Call — The call used to invoke meerva.fit.

FitInput — A list with

— familyr — The type of regression model fit to the data.

— compare — The input parameter compare, 1 to compare the validation data with the whole dataset, or 0 to compare with the NON validation data.

— comparec — A short text interpretation of compare.

— vmethod — The method used to estimate the variance-covariance matrices needed for calculation of the estimates.

— vmethodc — A short text description of vmethod.

— n_val — The number of observations in the validation subsample.

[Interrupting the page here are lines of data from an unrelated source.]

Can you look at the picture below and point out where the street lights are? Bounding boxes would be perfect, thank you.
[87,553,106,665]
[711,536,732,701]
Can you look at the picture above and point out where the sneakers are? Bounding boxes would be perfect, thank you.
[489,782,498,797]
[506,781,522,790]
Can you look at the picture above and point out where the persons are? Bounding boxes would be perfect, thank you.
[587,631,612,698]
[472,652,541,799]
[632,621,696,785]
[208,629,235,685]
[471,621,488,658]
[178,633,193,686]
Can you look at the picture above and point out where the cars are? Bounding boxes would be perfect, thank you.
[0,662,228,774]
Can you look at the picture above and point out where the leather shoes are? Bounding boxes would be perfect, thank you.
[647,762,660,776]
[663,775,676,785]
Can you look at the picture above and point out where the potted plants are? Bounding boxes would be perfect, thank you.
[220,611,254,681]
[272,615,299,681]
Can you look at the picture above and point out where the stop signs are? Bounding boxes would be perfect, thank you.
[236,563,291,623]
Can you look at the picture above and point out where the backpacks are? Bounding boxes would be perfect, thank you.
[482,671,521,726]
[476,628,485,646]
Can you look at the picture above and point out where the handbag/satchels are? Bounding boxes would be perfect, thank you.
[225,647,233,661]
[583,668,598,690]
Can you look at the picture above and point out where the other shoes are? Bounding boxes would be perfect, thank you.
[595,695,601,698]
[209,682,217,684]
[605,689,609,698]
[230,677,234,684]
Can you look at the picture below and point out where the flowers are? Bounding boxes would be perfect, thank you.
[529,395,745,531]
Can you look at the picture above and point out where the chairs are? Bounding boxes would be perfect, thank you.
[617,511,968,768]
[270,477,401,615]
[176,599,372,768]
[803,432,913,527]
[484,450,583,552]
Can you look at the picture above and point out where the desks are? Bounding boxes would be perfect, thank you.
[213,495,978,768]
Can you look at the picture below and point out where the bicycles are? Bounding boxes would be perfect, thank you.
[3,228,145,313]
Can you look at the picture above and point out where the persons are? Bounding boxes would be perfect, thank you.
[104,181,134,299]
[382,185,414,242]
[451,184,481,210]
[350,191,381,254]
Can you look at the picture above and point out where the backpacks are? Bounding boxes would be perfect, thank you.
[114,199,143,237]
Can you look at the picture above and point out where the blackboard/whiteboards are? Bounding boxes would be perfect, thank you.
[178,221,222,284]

— n_ful — The number of observations in the whole dataset.

— n_val_id — The number of clusters identified by id_val in the validation subsample.

— n_ful_id — The number of clusters identified by id_val and id_non in the whole dataset.

— dim_beta — The number of parameters in the regression model for reference variables including a possible intercept.

— dim_gamma — The number of parameters in the regression model for surrogate variables including a possible intercept.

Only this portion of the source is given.